Consegna 1 — Riporta il passo del testo sulle questioni preliminari che comincia con "In relazione ad" e prosegue fino a "diritto di difesa.".
Consegna 2 — Secondo il testo sulle questioni preliminari, con quale atto e in quale data la parte convenuta ha effettuato la produzione documentale?
Consegna 3 — Stabilisci se ciascuna affermazione concorda con il testo sulle questioni preliminari, rispondendo sì o no e citando le parole decisive. (a) La difesa A ha esposto le proprie ragioni nella comparsa conclusionale. (b) La comparsa conclusionale di parte convenuta è stata depositata in forma cartacea. (c) Il Tribunale accoglie la richiesta di dichiarare inammissibile la comparsa conclusionale di parte convenuta.

Testo dato —
--*--
Le questioni preliminari

Quanto alla richiesta verbalizzata dalla difesa A all’udienza del 28.10.2015, osserva il Collegio che le deduzioni, per quanto impropriamente inserite da parte attrice nel corpo della precisazione delle conclusioni, costituiscono considerazioni difensive sulla produzione documentale di parte convenuta, effettuata con nota del 6.10.2015 in esecuzione dell’ordine ex art. 210 c.p.c, che la difesa B ha tempestivamente, cioè nel primo momento per lei utile, formulato, evidenziandone l’incompletezza nella sua prospettiva.

In relazione ad esse la difesa A ha ampiamente argomentato la propria posizione e le proprie ragioni nella comparsa conclusionale, esercitando a pieno il suo diritto di difesa.

 

Quanto alla richiesta di dichiarare l’inammissibilità della comparsa conclusionale di parte convenuta, avanzata dalla difesa B nella sua memoria di replica sul presupposto che l’atto avversario, depositato in via telematica, non rispetti i requisiti richiesti dalle norme tecniche, non essendo un documento PDF, ma uno scanner di immagine, ritiene il Tribunale che non possa essere accolta sulla base delle seguenti considerazioni.
--*--
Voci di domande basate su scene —
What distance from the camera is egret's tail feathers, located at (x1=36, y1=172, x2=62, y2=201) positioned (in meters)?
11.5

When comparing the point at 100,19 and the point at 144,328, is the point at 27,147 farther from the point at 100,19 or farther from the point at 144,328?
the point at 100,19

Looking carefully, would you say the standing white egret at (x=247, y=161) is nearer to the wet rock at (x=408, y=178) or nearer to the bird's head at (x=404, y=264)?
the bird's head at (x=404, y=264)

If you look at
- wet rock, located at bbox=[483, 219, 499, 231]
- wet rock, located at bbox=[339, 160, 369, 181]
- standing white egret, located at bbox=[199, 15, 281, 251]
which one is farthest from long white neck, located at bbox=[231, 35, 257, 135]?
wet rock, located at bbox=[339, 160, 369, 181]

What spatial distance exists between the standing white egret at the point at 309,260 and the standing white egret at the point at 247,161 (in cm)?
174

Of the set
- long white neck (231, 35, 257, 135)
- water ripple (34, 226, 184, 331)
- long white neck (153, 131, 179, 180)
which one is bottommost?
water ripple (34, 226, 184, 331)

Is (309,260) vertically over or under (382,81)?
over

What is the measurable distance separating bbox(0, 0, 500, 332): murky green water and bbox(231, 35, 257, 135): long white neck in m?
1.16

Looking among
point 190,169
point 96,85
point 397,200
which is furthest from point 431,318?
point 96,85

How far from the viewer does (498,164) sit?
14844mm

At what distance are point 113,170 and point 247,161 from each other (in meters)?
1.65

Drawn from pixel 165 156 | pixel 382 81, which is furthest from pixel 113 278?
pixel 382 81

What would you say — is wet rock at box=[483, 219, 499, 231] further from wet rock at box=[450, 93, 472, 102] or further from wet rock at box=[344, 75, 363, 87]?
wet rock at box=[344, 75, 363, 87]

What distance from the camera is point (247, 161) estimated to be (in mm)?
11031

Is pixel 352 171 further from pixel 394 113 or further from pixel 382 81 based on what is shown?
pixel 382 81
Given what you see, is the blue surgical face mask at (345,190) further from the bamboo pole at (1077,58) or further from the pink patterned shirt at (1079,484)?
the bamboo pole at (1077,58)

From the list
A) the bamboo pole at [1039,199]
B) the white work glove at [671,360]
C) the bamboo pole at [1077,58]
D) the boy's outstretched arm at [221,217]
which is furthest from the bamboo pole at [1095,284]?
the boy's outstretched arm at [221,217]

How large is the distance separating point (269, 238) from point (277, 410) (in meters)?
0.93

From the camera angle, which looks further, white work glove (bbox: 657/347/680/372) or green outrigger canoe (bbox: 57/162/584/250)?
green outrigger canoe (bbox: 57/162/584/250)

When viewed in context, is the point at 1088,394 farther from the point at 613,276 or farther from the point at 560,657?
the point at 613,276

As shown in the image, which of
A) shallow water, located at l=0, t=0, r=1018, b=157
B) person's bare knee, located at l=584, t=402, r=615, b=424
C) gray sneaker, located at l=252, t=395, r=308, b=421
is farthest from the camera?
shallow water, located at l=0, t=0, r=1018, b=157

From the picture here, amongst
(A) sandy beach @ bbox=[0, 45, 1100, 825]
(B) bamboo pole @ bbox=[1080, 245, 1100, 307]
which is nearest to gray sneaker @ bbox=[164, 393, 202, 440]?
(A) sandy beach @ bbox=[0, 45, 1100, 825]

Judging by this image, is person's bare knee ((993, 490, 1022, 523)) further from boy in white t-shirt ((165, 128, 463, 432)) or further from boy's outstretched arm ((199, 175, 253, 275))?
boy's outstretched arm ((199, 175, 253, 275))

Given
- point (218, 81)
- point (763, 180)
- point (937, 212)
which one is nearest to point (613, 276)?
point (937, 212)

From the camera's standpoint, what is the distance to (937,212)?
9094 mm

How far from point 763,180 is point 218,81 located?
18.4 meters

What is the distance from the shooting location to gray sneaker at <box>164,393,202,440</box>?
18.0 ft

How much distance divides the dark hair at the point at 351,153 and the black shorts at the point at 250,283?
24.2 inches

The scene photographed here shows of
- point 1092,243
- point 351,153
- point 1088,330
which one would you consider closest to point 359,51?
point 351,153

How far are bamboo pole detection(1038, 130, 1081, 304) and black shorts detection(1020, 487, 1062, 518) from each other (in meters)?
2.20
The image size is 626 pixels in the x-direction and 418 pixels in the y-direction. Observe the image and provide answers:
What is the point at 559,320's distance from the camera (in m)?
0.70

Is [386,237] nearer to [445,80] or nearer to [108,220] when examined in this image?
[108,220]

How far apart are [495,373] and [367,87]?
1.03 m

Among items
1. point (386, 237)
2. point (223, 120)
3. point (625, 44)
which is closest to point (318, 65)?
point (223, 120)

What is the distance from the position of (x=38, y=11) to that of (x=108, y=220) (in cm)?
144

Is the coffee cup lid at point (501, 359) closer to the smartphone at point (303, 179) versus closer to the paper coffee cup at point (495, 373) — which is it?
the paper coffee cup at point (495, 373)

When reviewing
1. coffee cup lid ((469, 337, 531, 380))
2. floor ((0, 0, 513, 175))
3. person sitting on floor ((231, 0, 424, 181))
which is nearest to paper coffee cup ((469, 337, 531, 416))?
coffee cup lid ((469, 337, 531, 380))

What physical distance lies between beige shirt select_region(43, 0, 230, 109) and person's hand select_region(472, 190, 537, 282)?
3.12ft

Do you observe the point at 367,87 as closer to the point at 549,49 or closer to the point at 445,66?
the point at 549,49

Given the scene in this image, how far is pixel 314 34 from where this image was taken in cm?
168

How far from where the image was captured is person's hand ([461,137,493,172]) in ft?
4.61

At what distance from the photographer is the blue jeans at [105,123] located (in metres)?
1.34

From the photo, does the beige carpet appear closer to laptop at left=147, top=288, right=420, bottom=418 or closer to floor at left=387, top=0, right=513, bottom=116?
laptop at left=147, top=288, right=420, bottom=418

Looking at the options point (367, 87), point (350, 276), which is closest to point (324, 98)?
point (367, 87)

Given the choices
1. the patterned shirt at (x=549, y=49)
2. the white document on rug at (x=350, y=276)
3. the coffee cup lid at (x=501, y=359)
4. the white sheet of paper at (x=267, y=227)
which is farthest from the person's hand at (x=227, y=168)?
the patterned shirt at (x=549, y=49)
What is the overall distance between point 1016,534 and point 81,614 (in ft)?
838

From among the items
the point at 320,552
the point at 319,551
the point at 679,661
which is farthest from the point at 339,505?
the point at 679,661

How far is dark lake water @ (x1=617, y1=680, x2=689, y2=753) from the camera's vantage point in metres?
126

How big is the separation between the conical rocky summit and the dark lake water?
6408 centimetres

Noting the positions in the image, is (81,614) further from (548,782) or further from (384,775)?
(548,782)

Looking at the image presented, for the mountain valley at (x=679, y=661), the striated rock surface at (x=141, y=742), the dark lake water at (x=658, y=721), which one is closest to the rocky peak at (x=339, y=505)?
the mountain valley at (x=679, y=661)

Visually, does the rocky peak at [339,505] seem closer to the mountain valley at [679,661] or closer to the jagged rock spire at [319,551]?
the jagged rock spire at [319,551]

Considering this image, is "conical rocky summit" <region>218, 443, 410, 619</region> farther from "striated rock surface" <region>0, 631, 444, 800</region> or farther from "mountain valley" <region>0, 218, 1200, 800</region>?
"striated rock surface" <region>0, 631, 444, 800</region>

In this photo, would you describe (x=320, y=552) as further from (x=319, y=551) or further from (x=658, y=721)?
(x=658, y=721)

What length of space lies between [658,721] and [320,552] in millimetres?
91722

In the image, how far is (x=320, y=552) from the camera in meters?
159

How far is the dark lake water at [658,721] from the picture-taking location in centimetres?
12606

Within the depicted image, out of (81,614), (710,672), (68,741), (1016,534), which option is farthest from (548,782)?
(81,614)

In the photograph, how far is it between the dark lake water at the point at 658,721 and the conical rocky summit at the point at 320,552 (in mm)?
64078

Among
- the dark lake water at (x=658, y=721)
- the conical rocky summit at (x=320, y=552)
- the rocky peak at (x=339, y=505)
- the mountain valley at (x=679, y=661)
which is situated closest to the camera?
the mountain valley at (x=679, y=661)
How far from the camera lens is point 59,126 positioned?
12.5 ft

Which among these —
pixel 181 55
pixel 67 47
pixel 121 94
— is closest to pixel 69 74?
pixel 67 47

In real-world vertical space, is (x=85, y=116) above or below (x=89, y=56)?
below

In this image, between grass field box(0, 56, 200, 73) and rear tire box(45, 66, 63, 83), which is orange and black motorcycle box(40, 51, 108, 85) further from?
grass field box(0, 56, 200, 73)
--*--
Soluzione 1 —
In relazione ad esse la difesa A ha ampiamente argomentato la propria posizione e le proprie ragioni nella comparsa conclusionale, esercitando a pieno il suo diritto di difesa.

Soluzione 2 — Con nota del 6.10.2015.

Soluzione 3 —
(a) Sì: "la difesa A ha ampiamente argomentato la propria posizione e le proprie ragioni nella comparsa conclusionale".
(b) No: "depositato in via telematica".
(c) No: "ritiene il Tribunale che non possa essere accolta".